**** Exercise materials ****

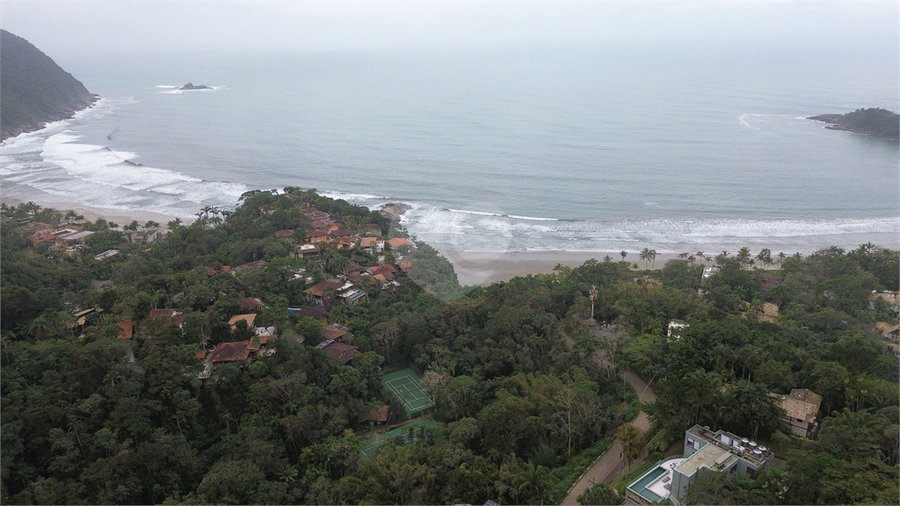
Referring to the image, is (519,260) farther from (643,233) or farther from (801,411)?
(801,411)

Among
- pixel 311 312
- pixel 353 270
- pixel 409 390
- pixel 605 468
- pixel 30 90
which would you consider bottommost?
pixel 409 390

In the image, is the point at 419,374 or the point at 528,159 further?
the point at 528,159

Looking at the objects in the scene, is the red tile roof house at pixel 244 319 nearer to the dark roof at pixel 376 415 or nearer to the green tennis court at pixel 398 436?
the dark roof at pixel 376 415

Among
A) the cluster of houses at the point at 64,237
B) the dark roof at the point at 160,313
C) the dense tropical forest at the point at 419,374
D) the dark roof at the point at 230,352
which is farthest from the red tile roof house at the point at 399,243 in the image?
the cluster of houses at the point at 64,237

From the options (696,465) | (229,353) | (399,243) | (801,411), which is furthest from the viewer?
(399,243)

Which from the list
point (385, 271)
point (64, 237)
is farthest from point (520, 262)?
point (64, 237)

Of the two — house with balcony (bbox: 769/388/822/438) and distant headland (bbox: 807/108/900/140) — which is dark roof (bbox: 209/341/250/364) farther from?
distant headland (bbox: 807/108/900/140)
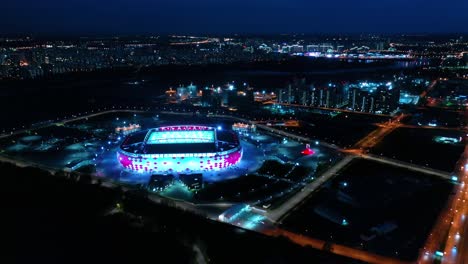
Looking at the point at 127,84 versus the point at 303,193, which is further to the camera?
the point at 127,84

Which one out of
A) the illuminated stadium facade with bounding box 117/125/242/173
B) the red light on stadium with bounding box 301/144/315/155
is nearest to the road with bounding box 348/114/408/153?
the red light on stadium with bounding box 301/144/315/155

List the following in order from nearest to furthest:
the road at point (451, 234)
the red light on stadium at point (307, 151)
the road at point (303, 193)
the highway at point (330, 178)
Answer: the road at point (451, 234) < the highway at point (330, 178) < the road at point (303, 193) < the red light on stadium at point (307, 151)

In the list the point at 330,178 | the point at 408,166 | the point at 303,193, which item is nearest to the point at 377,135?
the point at 408,166

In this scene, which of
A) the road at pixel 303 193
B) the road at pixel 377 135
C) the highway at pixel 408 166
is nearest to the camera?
the road at pixel 303 193

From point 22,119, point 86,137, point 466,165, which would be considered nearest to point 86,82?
point 22,119

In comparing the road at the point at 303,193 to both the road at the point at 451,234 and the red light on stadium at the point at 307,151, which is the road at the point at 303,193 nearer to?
the red light on stadium at the point at 307,151

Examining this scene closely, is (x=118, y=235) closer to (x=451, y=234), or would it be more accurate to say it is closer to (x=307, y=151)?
(x=451, y=234)

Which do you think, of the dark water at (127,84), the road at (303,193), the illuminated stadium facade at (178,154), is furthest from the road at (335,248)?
the dark water at (127,84)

****

= Problem to solve =
Please write out everything from the line containing "Examining this scene" down to the end of the material above, word for word.

= Exercise answer =
Examining this scene closely, is (x=118, y=235) closer to (x=451, y=234), or would it be more accurate to say it is closer to (x=307, y=151)?
(x=451, y=234)

Which do you think, of the dark water at (127,84), the road at (303,193), the illuminated stadium facade at (178,154), is furthest from the road at (335,248)?
the dark water at (127,84)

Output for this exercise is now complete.